■ 任务说明 1:
请修改清单中从含有"How far from (x=237, y=602)"的那一行起、到清单末尾为止的部分：把其中的"traffic light"替换为"stop sign"，其余内容保持不变，然后给出这一部分。

当partition的状态由offline或者online ==> online时,会通过不同的PartitionLeaderSelector选举leader(LeaderSelector缩写为LS):

每次成功执行了leader select,都会更新leader cache(controllerContext.partitionLeadershipInfo)

preferred replica election

在controller启动的过程中会执行一次preferredReplicaElection(简称PRE),并创建一个间隔为leader.imbalance.check.interval.seconds(default:300)的定时任务执行PartitionRebalance操作,该操作会触发PRE

kafka平衡策略的实现依赖于以下几方面的因素

  1. 在不考虑手动分配分区的情况下,每个分区分配的Replicas是写死的,包括顺序都是固定的。
  2. 在出现broker挂掉的情况下,leader的重新选举能保证消息不丢失(未触发脏选举),而PRE(首选备份选举)能保证broker恢复后分区的leader能均衡分布在集群上。

小实验

有一个分区数为6,备份数为2的topic:”TheOne”,当前的分配状态为:

  • 关闭broker3后分区4和5的leader重新选举:

  • broker3恢复后,又重新加入到了各个topic的ISR中(IsrChangeNotificationListener被触发):

  • 一段时间后,触发PRE:

    [Controller 1]: Starting preferred replica leader election for partitions [TheOne,5] (kafka.controller.KafkaController)
    [Partition state machine on Controller 1]: Invoking state change to OnlinePartition for partitions [TheOne,5] (kafka.controller.PartitionStateMachine)
    [PreferredReplicaPartitionLeaderSelector]: Current leader 1 for partition [TheOne,5] is not the preferred replica. Trigerring preferred replica leader election (kafka.controller.PreferredReplicaPartitionLeaderSelector)

■ 任务材料:
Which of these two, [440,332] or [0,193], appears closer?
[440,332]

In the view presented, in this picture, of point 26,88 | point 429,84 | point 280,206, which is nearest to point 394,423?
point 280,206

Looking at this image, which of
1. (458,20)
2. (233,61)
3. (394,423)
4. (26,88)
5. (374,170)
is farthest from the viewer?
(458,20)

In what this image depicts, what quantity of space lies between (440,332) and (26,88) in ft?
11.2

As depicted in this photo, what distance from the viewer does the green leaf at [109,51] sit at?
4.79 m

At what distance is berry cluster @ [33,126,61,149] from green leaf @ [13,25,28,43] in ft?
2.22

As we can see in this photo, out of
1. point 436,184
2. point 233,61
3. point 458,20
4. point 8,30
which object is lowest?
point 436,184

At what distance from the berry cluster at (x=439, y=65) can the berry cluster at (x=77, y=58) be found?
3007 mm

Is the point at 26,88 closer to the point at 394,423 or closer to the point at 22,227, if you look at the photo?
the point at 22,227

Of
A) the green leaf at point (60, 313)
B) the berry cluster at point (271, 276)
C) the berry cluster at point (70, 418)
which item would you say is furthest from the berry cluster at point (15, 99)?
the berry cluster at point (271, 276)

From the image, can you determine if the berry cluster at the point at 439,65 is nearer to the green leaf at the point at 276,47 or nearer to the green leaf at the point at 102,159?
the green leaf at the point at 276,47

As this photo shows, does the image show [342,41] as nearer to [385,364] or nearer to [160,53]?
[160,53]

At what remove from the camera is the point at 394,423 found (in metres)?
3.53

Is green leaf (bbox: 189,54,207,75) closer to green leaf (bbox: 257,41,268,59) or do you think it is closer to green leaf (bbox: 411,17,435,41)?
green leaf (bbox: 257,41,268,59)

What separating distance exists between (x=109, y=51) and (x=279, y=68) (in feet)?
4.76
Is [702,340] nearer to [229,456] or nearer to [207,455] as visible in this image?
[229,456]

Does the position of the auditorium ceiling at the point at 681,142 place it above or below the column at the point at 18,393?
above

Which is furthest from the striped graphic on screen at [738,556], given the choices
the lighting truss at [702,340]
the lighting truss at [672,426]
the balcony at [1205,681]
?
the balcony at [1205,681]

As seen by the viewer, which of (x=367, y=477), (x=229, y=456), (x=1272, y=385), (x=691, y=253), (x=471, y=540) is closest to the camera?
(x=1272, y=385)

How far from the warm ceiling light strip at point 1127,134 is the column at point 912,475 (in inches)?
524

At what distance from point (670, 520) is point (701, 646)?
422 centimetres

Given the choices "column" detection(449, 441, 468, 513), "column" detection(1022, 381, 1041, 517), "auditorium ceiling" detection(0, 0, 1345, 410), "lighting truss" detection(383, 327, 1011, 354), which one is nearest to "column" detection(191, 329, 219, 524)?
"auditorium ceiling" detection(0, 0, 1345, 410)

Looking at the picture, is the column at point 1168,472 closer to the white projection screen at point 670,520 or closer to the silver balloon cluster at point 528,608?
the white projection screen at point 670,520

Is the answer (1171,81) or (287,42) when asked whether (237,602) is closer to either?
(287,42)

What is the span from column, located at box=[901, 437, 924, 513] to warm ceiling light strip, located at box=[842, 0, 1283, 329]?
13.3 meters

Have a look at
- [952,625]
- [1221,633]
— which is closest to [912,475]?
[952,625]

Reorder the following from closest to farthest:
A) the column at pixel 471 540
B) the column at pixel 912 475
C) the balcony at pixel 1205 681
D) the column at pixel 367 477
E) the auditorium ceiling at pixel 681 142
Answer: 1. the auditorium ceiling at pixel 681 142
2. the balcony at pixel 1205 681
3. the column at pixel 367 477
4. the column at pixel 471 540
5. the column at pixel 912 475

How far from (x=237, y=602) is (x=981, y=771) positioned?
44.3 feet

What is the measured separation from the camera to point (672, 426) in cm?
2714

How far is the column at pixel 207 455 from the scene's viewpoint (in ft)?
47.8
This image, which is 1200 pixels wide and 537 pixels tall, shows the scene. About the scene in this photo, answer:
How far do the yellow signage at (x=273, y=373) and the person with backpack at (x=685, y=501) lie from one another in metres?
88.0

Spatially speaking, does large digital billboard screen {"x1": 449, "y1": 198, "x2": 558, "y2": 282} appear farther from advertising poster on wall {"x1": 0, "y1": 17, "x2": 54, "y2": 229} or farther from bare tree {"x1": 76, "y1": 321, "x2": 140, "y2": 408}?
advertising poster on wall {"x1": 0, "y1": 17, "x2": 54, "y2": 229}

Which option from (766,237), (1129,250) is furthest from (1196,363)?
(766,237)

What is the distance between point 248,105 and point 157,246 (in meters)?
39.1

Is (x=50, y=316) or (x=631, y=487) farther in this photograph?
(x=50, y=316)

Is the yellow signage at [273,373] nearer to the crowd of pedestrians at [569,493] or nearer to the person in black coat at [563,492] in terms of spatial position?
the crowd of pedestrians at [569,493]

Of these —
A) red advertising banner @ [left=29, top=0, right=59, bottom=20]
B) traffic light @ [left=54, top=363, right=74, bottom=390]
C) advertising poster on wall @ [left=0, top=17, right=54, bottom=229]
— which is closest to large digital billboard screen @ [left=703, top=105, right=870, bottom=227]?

■ 任务说明 2:
从最后一句之后起，把这篇讲 Kafka 分区 leader 选举与首选副本选举的文字续写下去。

■ 回答 1:
How far from (x=237, y=602) is (x=981, y=771) positioned?
44.3 feet

What is the measured separation from the camera to point (672, 426) in cm?
2714

How far is the column at pixel 207 455 from the scene's viewpoint (in ft)?
47.8
This image, which is 1200 pixels wide and 537 pixels tall, shows the scene. About the scene in this photo, answer:
How far do the yellow signage at (x=273, y=373) and the person with backpack at (x=685, y=501) lie from one another in metres?
88.0

Spatially speaking, does large digital billboard screen {"x1": 449, "y1": 198, "x2": 558, "y2": 282} appear farther from advertising poster on wall {"x1": 0, "y1": 17, "x2": 54, "y2": 229} or farther from bare tree {"x1": 76, "y1": 321, "x2": 140, "y2": 408}?
advertising poster on wall {"x1": 0, "y1": 17, "x2": 54, "y2": 229}

Which option from (766,237), (1129,250) is furthest from (1196,363)?
(766,237)

What is the distance between point 248,105 and point 157,246 (in meters)?
39.1

Is (x=50, y=316) or (x=631, y=487) farther in this photograph?
(x=50, y=316)

Is the yellow signage at [273,373] nearer to the crowd of pedestrians at [569,493] or nearer to the person in black coat at [563,492] in terms of spatial position?
the crowd of pedestrians at [569,493]

Of these —
A) red advertising banner @ [left=29, top=0, right=59, bottom=20]
B) stop sign @ [left=54, top=363, right=74, bottom=390]
C) advertising poster on wall @ [left=0, top=17, right=54, bottom=229]
— which is closest to large digital billboard screen @ [left=703, top=105, right=870, bottom=227]?

■ 回答 2:
    [Controller 1]: Partition [TheOne,5] completed preferred replica leader election. New leader is 3 (kafka.controller.KafkaController)

leader & ISR又恢复了初始状态,达到了均衡。

PRE的选举操作由preferredReplicaPartitionLeaderSelector完成,状态为online ==> online

思考:动态扩展broker如何实现?动态扩展broker能否实现分区的均衡扩展呢?

partition reblance

  • 分区重平衡的间隔上面提到过了,默认为5分钟。
  • 触发重平衡由失衡率(imbalanceRatio)决定:
    $$ ratio = Sum(partitonsNotLeaded)/Sum(partitonsShouldLeaded)$$
    当ratio大于leader.imbalance.per.broker.percentage(默认10%)时会触发重平衡

    DEBUG: topics not in preferred replica Map() (kafka.controller.KafkaController)
    TRACE: leader imbalance ratio for broker 2 is 0.000000 (kafka.controller.KafkaController)
    DEBUG: topics not in preferred replica Map() (kafka.controller.KafkaController)
    TRACE: leader imbalance ratio for broker 1 is 0.000000 (kafka.controller.KafkaController)
    DEBUG: topics not in preferred replica Map([TheOne,4] -> List(3, 2), [TheOne,5] -> List(3, 1),...) (kafka.controller.KafkaController)
    TRACE: leader imbalance ratio for broker 3 is 0.951613 (kafka.controller.KafkaController)
  • 重平衡的过程主要是执行PRE

Replica state machine

与partition相比多了3种状态

create topic

新建topic涉及到partition以及replica状态的改变:

  • NoExistent ==> New
    Invoking state change to NewPartition for partitions [TT,6],...(kafka.controller.PartitionStateMachine)
    Invoking state change to NewReplica for replicas [Topic=TT,Partition=6,Replica=2],[Topic=TT,Partition=6,Replica=3],... (kafka.controller.ReplicaStateMachine)

在新建topic后,ZK就会为该topic分配replicas

  • New ==> Online
    #partition state machine
    Invoking state change to OnlinePartition for partitions [TT,6],...
    Live assigned replicas for partition [TT,6] are: [List(2, 3)]
    Initializing leader and isr for partition [TT,6] to (Leader:2,ISR:2,3,LeaderEpoch:0,ControllerEpoch:30)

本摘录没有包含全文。